修改材料中从含有“With reference to the blurred”的那一行起、到含有“26 centimetres”的那一行止（首尾两行都包括在内）的各行：把其中的“brown wire”全部换成“red wire”，其余内容一律不变，然后写出修改后的这些行。

*** 任务材料 ***

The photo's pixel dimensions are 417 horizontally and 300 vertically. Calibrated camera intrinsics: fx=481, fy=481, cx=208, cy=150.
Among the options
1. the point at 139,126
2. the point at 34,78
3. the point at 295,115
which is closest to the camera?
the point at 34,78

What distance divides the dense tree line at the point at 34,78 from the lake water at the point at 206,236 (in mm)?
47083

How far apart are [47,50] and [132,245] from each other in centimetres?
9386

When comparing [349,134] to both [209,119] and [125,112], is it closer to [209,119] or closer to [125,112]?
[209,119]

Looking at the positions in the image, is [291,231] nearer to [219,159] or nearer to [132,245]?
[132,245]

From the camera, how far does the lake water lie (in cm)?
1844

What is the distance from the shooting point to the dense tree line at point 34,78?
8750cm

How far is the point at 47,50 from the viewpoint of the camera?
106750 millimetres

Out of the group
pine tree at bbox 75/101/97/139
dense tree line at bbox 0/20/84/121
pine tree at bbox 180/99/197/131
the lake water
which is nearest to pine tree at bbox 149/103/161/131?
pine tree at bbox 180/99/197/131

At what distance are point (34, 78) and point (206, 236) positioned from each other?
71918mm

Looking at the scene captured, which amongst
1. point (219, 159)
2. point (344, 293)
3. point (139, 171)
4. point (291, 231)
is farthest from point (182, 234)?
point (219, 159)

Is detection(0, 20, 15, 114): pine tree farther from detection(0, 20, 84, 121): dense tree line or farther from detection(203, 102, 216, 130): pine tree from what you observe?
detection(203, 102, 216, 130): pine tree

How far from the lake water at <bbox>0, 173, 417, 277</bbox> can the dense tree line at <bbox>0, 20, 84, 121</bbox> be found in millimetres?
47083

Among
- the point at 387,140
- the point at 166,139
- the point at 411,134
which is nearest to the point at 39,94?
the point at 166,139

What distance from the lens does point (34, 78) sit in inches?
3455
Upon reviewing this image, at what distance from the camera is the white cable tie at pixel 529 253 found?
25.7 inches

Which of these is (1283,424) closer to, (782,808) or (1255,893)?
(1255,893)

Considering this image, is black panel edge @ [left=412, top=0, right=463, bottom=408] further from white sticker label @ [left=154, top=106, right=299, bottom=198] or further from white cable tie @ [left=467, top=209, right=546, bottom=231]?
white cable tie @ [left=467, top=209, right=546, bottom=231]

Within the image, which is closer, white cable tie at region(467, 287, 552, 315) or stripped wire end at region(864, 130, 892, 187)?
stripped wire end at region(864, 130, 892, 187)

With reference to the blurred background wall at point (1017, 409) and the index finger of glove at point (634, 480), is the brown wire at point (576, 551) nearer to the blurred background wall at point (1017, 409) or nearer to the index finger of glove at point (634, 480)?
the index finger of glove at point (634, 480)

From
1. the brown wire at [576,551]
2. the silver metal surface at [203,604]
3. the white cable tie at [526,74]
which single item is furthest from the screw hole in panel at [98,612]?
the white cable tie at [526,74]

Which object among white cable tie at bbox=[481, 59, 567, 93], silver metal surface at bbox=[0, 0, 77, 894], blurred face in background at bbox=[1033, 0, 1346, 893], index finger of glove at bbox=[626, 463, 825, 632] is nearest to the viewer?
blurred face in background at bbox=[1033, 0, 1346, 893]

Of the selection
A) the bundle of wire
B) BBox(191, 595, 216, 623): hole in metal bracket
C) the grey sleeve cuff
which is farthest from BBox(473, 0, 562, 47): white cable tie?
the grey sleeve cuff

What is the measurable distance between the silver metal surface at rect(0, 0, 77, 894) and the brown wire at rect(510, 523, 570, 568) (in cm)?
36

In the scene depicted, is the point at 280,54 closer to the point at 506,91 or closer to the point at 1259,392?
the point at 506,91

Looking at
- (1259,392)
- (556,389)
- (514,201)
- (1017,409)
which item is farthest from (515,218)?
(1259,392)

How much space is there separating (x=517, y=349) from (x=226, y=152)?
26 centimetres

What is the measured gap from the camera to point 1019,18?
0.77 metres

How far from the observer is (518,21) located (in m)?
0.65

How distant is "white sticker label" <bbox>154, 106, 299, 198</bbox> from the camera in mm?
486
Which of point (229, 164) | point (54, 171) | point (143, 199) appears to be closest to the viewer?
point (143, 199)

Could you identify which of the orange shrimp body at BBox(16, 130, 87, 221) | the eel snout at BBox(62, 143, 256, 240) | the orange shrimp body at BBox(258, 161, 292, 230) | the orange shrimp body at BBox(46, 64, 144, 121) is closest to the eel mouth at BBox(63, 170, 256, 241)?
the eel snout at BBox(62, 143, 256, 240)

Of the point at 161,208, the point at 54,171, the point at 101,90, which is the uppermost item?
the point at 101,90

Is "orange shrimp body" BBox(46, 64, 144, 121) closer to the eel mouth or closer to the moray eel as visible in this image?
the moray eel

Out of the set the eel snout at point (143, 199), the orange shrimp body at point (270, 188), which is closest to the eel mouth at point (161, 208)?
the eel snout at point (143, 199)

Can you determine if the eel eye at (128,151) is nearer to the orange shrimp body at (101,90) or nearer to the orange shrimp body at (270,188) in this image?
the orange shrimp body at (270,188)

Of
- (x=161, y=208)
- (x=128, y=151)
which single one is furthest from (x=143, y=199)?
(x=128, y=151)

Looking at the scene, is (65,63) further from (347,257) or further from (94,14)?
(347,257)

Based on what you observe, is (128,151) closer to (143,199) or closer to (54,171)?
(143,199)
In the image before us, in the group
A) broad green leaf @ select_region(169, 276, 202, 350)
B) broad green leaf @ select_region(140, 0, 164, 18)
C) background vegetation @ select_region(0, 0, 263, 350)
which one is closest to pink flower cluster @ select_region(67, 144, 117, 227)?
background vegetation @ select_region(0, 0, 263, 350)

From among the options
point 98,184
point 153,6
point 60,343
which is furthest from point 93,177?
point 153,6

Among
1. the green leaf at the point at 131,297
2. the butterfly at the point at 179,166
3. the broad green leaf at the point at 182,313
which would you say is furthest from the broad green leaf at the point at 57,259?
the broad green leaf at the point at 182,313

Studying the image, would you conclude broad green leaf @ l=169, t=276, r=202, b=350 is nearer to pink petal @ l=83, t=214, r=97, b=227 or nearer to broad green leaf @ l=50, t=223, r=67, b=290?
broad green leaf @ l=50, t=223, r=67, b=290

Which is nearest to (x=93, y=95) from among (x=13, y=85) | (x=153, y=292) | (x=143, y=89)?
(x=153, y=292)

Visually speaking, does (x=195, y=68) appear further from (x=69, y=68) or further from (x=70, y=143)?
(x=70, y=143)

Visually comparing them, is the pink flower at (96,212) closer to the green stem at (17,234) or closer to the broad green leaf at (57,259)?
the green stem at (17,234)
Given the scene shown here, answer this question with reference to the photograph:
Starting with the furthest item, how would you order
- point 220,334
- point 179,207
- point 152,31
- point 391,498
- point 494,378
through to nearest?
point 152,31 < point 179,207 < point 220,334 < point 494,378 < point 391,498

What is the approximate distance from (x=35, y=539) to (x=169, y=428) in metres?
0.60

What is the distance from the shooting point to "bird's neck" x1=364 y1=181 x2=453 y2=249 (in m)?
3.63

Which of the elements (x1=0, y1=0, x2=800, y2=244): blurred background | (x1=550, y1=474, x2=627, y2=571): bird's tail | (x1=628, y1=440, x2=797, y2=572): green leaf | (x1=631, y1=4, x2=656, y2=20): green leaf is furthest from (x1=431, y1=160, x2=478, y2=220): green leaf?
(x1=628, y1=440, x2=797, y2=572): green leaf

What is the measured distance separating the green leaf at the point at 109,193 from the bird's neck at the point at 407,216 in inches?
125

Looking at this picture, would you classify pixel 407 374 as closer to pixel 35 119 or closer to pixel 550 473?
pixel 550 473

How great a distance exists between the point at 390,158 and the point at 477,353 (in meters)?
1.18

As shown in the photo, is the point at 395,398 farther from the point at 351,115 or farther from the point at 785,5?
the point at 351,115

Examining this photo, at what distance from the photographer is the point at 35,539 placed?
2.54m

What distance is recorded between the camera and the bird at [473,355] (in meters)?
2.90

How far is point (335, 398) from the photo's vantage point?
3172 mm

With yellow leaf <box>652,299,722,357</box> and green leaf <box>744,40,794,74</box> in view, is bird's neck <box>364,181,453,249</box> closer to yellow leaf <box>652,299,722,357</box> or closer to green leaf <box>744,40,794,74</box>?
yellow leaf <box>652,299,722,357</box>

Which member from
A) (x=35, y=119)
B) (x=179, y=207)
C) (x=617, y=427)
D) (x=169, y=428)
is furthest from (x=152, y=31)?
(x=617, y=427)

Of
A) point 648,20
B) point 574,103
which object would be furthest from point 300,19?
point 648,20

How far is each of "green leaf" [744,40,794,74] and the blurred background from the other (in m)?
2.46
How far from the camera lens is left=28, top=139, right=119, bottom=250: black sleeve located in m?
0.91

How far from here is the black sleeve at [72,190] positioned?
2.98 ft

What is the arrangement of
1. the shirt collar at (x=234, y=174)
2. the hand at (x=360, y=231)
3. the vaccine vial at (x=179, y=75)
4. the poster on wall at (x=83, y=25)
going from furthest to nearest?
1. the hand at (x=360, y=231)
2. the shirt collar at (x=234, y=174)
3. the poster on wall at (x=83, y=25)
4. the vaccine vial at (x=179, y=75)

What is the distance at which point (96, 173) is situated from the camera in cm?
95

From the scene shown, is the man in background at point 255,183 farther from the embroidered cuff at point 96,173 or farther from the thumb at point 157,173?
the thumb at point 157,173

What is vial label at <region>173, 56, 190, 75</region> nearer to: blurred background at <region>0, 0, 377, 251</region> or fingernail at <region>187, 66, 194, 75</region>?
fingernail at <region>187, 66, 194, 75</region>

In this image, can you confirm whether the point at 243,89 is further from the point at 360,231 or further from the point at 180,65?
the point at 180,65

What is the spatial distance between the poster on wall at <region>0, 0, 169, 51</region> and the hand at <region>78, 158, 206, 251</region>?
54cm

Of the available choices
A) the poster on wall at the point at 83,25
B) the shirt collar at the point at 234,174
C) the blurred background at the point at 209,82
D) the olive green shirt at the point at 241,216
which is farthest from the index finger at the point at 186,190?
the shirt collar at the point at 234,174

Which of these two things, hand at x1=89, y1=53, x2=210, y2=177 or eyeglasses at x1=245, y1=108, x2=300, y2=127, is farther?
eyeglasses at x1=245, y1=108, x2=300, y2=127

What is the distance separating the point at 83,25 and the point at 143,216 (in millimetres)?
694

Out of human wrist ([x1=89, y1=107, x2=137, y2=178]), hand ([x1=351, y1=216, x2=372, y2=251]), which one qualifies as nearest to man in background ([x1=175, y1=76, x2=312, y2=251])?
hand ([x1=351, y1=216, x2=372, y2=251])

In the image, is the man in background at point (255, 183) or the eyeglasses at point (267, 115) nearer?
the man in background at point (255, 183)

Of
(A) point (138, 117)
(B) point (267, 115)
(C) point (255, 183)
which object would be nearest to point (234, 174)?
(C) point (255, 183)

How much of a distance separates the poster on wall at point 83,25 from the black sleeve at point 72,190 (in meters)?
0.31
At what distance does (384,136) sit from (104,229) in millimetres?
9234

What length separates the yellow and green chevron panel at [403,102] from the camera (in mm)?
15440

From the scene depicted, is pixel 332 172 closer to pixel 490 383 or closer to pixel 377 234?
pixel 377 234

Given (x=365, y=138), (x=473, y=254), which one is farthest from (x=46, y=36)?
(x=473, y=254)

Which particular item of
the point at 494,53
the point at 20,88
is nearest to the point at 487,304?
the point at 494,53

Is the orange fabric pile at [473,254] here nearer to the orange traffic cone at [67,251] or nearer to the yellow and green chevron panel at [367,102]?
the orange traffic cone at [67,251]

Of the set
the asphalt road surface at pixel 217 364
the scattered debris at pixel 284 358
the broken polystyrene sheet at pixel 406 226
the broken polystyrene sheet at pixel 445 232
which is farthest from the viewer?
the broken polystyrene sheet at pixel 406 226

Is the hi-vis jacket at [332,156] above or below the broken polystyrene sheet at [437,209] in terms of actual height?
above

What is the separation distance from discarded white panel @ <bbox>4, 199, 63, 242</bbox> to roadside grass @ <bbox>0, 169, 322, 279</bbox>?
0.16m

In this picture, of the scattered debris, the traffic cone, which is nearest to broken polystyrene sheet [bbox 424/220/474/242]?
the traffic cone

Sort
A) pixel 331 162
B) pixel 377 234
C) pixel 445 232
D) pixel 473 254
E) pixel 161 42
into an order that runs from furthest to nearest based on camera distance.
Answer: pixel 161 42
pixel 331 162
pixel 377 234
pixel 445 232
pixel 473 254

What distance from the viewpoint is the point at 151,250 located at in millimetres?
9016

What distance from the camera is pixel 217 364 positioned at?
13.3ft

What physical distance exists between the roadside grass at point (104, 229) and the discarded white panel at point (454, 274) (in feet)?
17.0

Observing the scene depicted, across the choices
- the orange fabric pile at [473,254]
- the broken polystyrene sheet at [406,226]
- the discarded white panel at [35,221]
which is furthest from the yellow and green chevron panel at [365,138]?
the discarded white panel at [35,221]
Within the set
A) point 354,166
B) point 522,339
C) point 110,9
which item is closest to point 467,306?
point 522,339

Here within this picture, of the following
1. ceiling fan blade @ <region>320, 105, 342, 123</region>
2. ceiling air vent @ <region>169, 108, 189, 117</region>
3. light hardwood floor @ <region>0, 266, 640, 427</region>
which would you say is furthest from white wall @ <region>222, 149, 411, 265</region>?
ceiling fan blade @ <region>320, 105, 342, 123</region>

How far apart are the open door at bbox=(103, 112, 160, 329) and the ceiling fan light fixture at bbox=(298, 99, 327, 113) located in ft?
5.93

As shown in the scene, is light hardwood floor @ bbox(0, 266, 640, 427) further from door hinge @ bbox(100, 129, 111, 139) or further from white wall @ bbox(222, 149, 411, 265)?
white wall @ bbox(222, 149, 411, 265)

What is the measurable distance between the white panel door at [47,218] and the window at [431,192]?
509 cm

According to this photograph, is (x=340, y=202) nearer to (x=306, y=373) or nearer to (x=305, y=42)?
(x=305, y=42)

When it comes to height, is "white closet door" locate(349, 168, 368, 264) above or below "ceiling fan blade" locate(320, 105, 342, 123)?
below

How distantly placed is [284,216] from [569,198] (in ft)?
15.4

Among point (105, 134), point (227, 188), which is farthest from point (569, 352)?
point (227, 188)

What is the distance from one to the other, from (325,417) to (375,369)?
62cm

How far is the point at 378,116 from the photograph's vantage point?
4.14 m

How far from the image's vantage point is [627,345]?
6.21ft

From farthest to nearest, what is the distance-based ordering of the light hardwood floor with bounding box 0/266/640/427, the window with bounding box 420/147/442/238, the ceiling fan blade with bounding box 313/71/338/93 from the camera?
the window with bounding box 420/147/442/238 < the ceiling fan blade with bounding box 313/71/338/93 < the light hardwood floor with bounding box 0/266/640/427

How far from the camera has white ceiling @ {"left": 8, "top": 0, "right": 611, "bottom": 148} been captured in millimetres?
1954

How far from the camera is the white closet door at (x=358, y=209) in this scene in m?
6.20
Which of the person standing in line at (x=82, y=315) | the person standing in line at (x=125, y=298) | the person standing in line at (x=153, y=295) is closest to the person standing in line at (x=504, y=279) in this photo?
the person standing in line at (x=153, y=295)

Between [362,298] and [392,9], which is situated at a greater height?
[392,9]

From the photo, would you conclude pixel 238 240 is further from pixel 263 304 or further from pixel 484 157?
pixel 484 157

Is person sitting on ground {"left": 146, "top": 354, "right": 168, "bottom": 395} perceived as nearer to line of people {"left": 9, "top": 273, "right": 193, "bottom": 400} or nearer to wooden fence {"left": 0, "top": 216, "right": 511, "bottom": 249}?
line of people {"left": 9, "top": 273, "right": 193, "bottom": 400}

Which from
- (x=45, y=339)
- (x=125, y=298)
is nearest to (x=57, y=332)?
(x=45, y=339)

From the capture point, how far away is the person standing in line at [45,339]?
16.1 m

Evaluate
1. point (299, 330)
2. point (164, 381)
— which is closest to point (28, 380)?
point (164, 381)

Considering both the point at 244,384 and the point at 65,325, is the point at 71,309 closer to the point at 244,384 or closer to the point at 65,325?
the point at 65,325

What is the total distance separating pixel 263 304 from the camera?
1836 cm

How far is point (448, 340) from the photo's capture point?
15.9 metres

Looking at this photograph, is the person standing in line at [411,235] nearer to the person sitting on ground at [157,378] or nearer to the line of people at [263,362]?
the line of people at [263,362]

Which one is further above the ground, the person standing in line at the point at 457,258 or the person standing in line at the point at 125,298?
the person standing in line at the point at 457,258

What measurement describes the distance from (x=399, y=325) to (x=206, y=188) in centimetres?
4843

***

> [练习结果]:
With reference to the blurred background wall at point (1017, 409) and the index finger of glove at point (634, 480), is the red wire at point (576, 551) nearer to the blurred background wall at point (1017, 409) or nearer to the index finger of glove at point (634, 480)?
the index finger of glove at point (634, 480)

From
1. the red wire at [576,551]
2. the silver metal surface at [203,604]
3. the white cable tie at [526,74]
which single item is furthest from the screw hole in panel at [98,612]?
the white cable tie at [526,74]

Which object among white cable tie at bbox=[481, 59, 567, 93], silver metal surface at bbox=[0, 0, 77, 894], blurred face in background at bbox=[1033, 0, 1346, 893], index finger of glove at bbox=[626, 463, 825, 632] is nearest to the viewer?
blurred face in background at bbox=[1033, 0, 1346, 893]

Of the selection
A) the bundle of wire
B) BBox(191, 595, 216, 623): hole in metal bracket
C) the grey sleeve cuff
which is farthest from BBox(473, 0, 562, 47): white cable tie?
the grey sleeve cuff

What is the measurable distance between the silver metal surface at rect(0, 0, 77, 894) and the red wire at rect(510, 523, 570, 568) (in cm)?
36

In the scene depicted, is the point at 280,54 closer to the point at 506,91 or closer to the point at 1259,392?
the point at 506,91

Looking at
- (1259,392)
- (556,389)
- (514,201)
- (1017,409)
which item is farthest from (515,218)?
(1259,392)

How much space is there separating (x=517, y=349) from (x=226, y=152)?
26 centimetres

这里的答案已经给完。